Highway 167 enters Arkansas at Junction City, a twin city with Junction City, Louisiana. Entering the state, Highway 167 is paired with U.S. Highway 63. The highways runs northeast through rural Union County to a junction with Highway 7 near the historic Joel Smith House. The three highways begin a concurrency intersect U.S. Highway 82 shortly after entering El Dorado. North of this junction is a grade-separated intersection with U.S. Highway 82B and U.S. Highway 167B, leading into downtown El Dorado and the El Dorado Commercial Historic District. The next intersection is with Main Street and is also grade-separated. Highway 63 breaks from the aforementioned concurrency to the east toward Warren. Following an interchange with Champagnolle Road, Highway 167 ends its overlap with Highway 7 by exiting the freeway and heading north toward Calion. This intersection also serves as the northern terminus for Highway 167B, with Highway 7 continuing north toward Smackover.
Highway 167 runs north through sparsely populated parts of southern Calhoun County prior to entering Hampton, the county seat. The highway intersects U.S. Highway 278 (Main Street) and passes by the historic Calhoun County Courthouse and the Hampton Waterworks, both listed on the National Register of Historic Places. In the northern part of the county, Highway 167 meets another of its three business routes in the state, which runs into downtown Thornton. Highway 167 continues northeast to a junction with U.S. Highway 79, and the two routes begin a concurrency toward Fordyce.

==History==
===Original southern terminus and extensions===
US 167 was designated in November 1926 as one of the original routes of the numbered U.S. Highway system. At that time, it was a much shorter route with a southern terminus at US 71 between Aloha and Colfax, northwest of Alexandria. The entire route within Louisiana followed an auto trail organized in 1919 known as the Pershing Way. Like the more well-known and established Jefferson Highway, the Pershing Way was promoted as an international highway stretching from New Orleans to Winnipeg, Manitoba, Canada. However, the two followed entirely different routes through Louisiana that intersected in Alexandria. While the Jefferson Highway traveled diagonally across the state, the Pershing Way made an "L" by heading west from New Orleans to Lafayette via the Old Spanish Trail (another auto trail and the predecessor of US 90) before turning north and cutting through the center of the state. When Louisiana implemented a numbering system for its state highways in 1921, the Pershing Way was designated as State Route 5. Once the state began signposting its U.S. Highways in 1928, they remained co-signed with their respective state designations until a renumbering of the system in 1955 eliminated such concurrencies.

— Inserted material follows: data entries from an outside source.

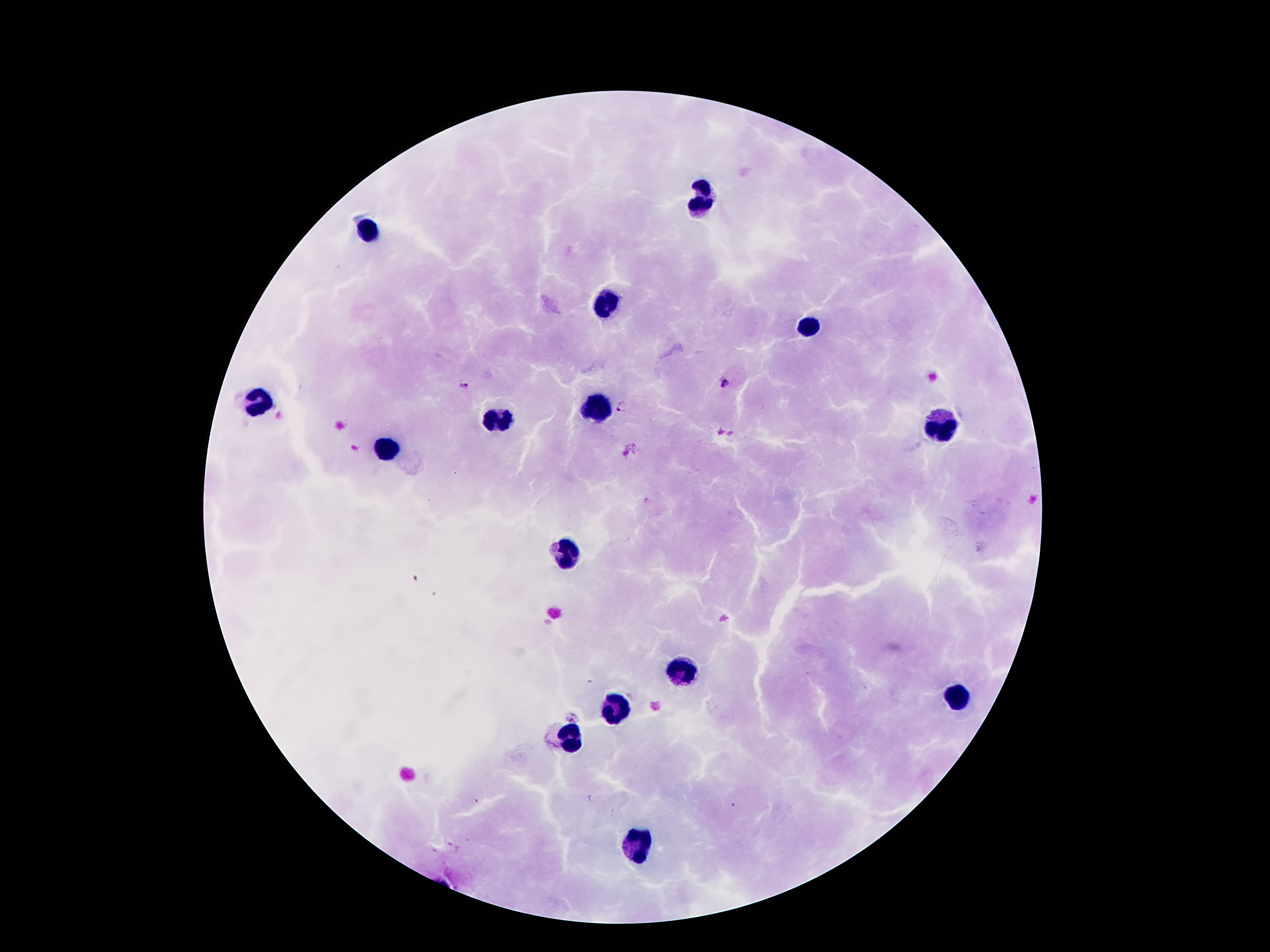

Approximate centers as (x, y) in pixels.
Malaria parasites: (464, 384), (725, 384), (622, 406).

Summary:
  - Leukocyte locations: (703, 195), (369, 231), (608, 300), (808, 324), (256, 403), (599, 406), (498, 419), (942, 425), (384, 451), (562, 548), (686, 672), (958, 694), (614, 707), (567, 740), (633, 844)
  - Field of view: one from this slide
  - Magnification: 100x
  - Stain: Giemsa
  - Preparation: thick blood film
  - Image size: 1270×952 pixels
  - Capture: smartphone camera through the microscope eyepiece
  - Patient malaria status: infected with Plasmodium falciparumReport the malaria status of this cell.
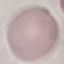

Uninfected.

Giemsa-stained preparation. Acquired by smartphone through the microscope eyepiece. Cell patch, automatically extracted from a larger field of view and resized to 64 × 64 pixels. Thin blood film.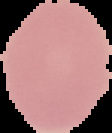
Segmented cell region on a black background. Result: no malaria parasites seen. Image is 112×133 pixels. From a thin blood smear.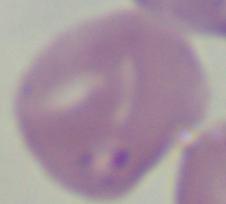
Summary:
  - Magnification: 1000x
  - Identification: Babesia
  - Modality: photomicrographState which parasite is depicted.
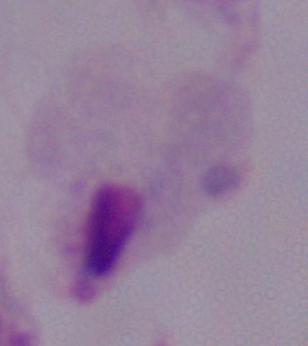
This is a trichomonad.

Summary:
  - Modality: photomicrograph
  - Magnification: 1000x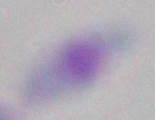
Summary:
  - Magnification: 1000x
  - Modality: micrograph
  - Identification: Toxoplasma gondiiState which parasite is depicted.
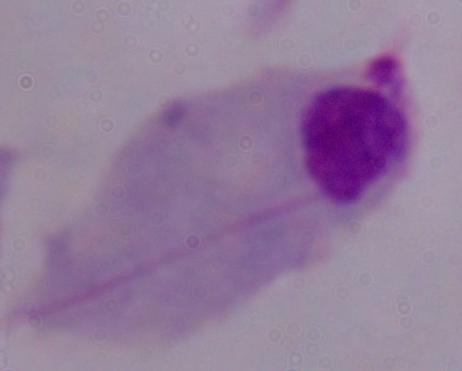
This is a trichomonad.

magnification = 1000x
modality = micrograph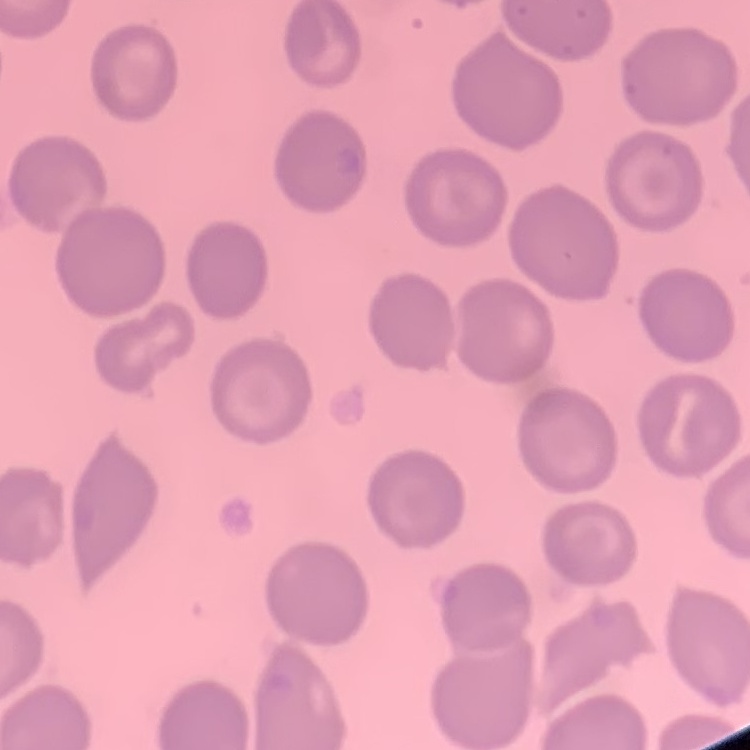

The erythrocytes show no rouleaux formation. Square crop of a larger photomicrograph. Stained with either Field's or Giemsa. Thin blood film.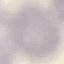 Malaria status: uninfected. Thin blood film. Photographed with a smartphone camera at the microscope eyepiece. Giemsa stain. Cell patch, automatically extracted from a larger field of view and resized to 64 × 64 pixels.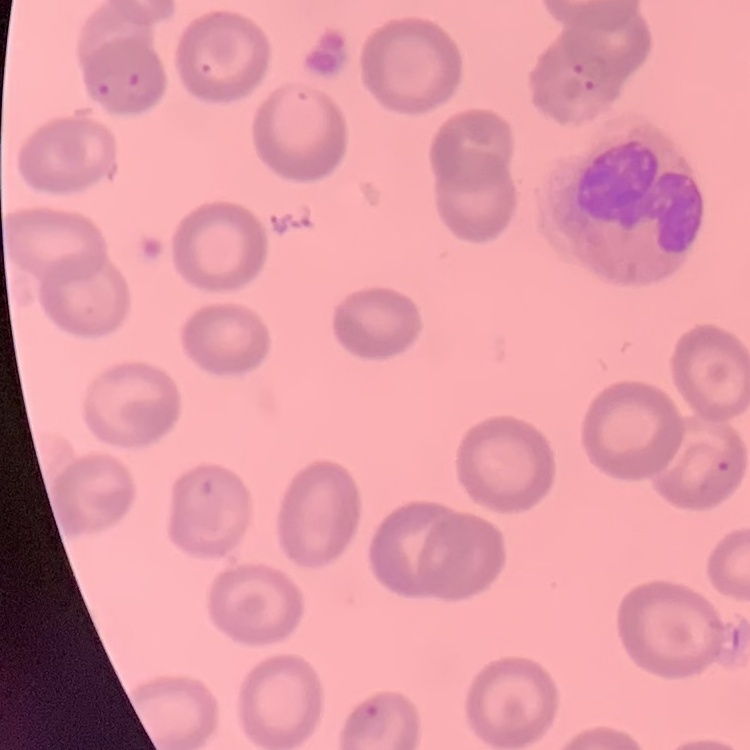
{
  "erythrocyte_morphology": "no rouleaux formation",
  "stain": "Field's or Giemsa",
  "image_type": "one tile cut from a larger photomicrograph",
  "preparation": "thin blood film"
}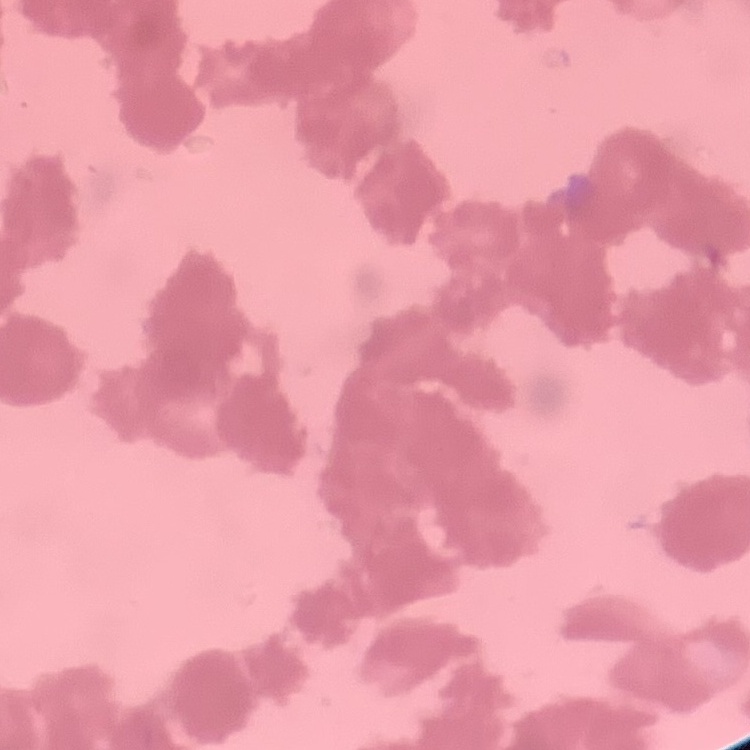
erythrocyte_morphology: rouleaux formation
image_type: square crop of a larger photomicrograph
stain: Field's or Giemsa
preparation: thin blood smearGive the position of every Plasmodium parasite and every leukocyte.
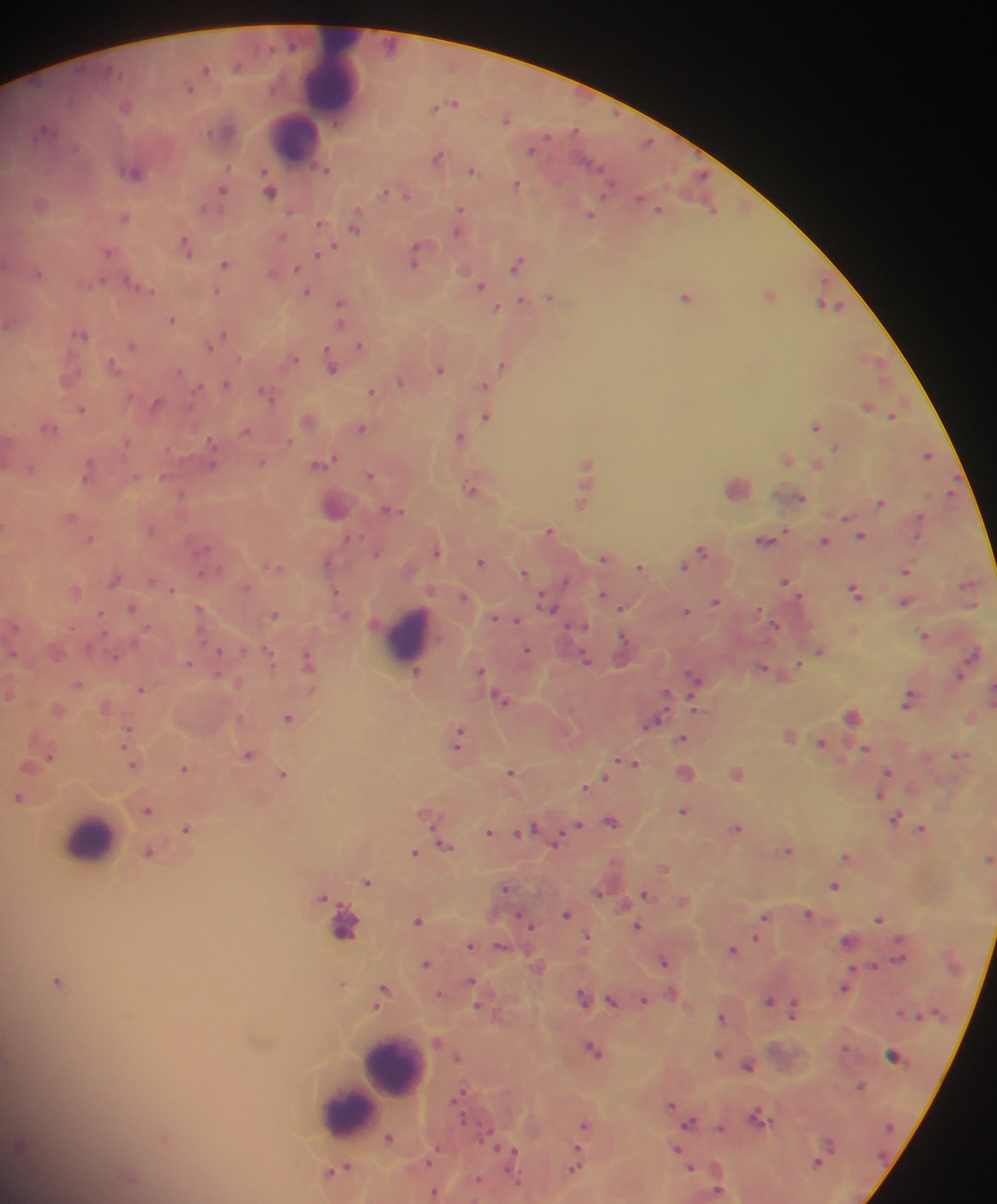
Approximate centers as [x, y] in pixels.
Plasmodium parasites: [206, 70], [191, 87], [453, 102], [126, 106], [507, 118], [45, 130], [532, 149], [438, 156], [327, 169], [472, 170], [135, 172], [517, 184], [270, 190], [221, 193], [389, 193], [403, 194], [41, 203], [658, 208], [712, 208], [461, 211], [591, 213], [125, 215], [356, 223], [322, 224], [460, 226], [187, 245], [110, 251], [319, 254], [417, 256], [226, 262], [518, 263], [298, 268], [37, 272], [141, 285], [481, 285], [218, 290], [306, 291], [770, 293], [551, 296], [686, 296], [522, 301], [831, 304], [497, 307], [341, 308], [172, 319], [81, 333], [222, 336], [216, 340], [210, 344], [133, 345], [360, 345], [294, 358], [876, 358], [332, 364], [504, 364], [115, 366], [440, 369], [401, 380], [226, 384], [485, 384], [372, 391], [268, 392], [157, 403], [869, 405], [82, 408], [894, 414], [487, 415], [308, 419], [816, 425], [49, 427], [362, 428], [246, 431], [461, 436], [838, 446], [928, 454], [788, 458], [261, 463], [588, 463], [322, 464], [819, 465], [89, 470], [371, 475], [738, 486], [473, 489], [951, 492], [795, 495], [881, 502], [583, 503], [335, 506], [394, 510], [72, 516], [847, 516], [920, 518], [550, 531], [861, 535], [91, 539], [767, 540], [825, 541], [702, 549], [438, 550], [604, 557], [329, 561], [482, 561], [685, 564], [275, 566], [641, 567], [905, 571], [525, 572], [116, 579], [566, 581], [786, 581], [247, 587], [171, 588], [76, 589], [857, 591], [336, 592], [603, 595], [464, 596], [716, 600], [905, 601], [547, 605], [133, 607], [623, 607], [201, 610], [687, 611], [276, 614], [496, 617], [506, 617], [515, 619], [774, 625], [926, 634], [528, 650], [821, 650], [220, 651], [269, 654], [309, 659], [587, 659], [189, 664], [799, 665], [482, 670], [772, 671], [416, 673], [960, 674], [695, 680], [79, 683], [141, 687], [992, 688], [502, 699], [910, 699], [106, 706], [58, 709], [854, 716], [289, 718], [651, 722], [128, 731], [791, 734], [460, 738], [684, 738], [823, 743], [866, 748], [250, 754], [961, 754], [629, 762], [133, 763], [185, 768], [889, 771], [512, 772], [685, 773], [737, 773], [283, 774], [605, 777], [586, 785], [882, 794], [20, 797], [148, 810], [685, 810], [429, 813], [897, 818], [612, 821], [579, 824], [737, 827], [187, 828], [923, 828], [525, 830], [491, 832], [557, 841], [444, 844], [426, 849], [788, 849], [149, 853], [416, 853], [847, 855], [989, 859], [664, 867], [367, 881], [835, 884], [506, 887], [599, 892], [647, 894], [325, 897], [684, 899], [568, 913], [809, 913], [765, 916], [525, 918], [880, 918], [419, 920], [638, 925], [758, 936], [588, 937], [849, 941], [471, 944], [502, 946], [734, 949], [899, 958], [666, 961], [427, 963], [539, 965], [874, 965], [59, 981], [473, 982], [845, 987], [383, 992], [439, 995], [584, 997], [644, 1000], [613, 1001], [770, 1001], [483, 1006], [794, 1007], [723, 1017], [594, 1049], [720, 1054], [893, 1056], [457, 1057], [749, 1065], [861, 1086], [461, 1095], [673, 1105], [760, 1117], [691, 1122], [585, 1124], [721, 1128], [165, 1137], [391, 1138], [677, 1149], [512, 1152], [431, 1158], [818, 1162], [576, 1166], [340, 1168], [691, 1169], [131, 1178], [479, 1180], [435, 1191], [718, 1192].
Leukocytes: [333, 77], [294, 139], [409, 634], [86, 838], [355, 936], [395, 1068], [377, 1091], [348, 1110].

Summary:
  - Country: Ghana
  - Image size: 997×1204 pixels
  - Field of view: single
  - Preparation: thick blood film
  - Capture: mobile-phone photograph through a microscope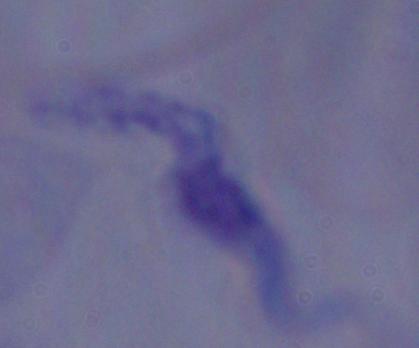
Summary:
  - Identification: trypanosome
  - Modality: photomicrograph
  - Magnification: 1000x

Since its creation in 1926, the southern terminus of US 167 has been moved twice. In 1932, the highway was shifted south of Winnfield to follow State Route 99, an early addition to the state highway system that had recently been paved. This change took the highway through Dry Prong to a different junction with US 71 near Creola, slightly extending the route and allowing a more direct connection with Alexandria. The original alignment was a gravel route that followed what is now LA 471 through Verda to Atlanta and LA 34 from Atlanta to Winnfield.

US 167 assumed its full length in Louisiana in 1949, when the designation was extended over existing highways southward to Abbeville. State Route 43 carried the highway from Abbeville to Lafayette with the old Pershing Way (Route 5) taking it from there as far as Nuba, a point between Opelousas and Washington. The remainder of the distance to Alexandria was primarily composed of State Route 22 to Ville Platte, State Route 23 to Bayou Chicot, State Route 218 to Turkey Creek, State Route 26 to Meeker, and the concurrent US 71/State Route 1 into the city.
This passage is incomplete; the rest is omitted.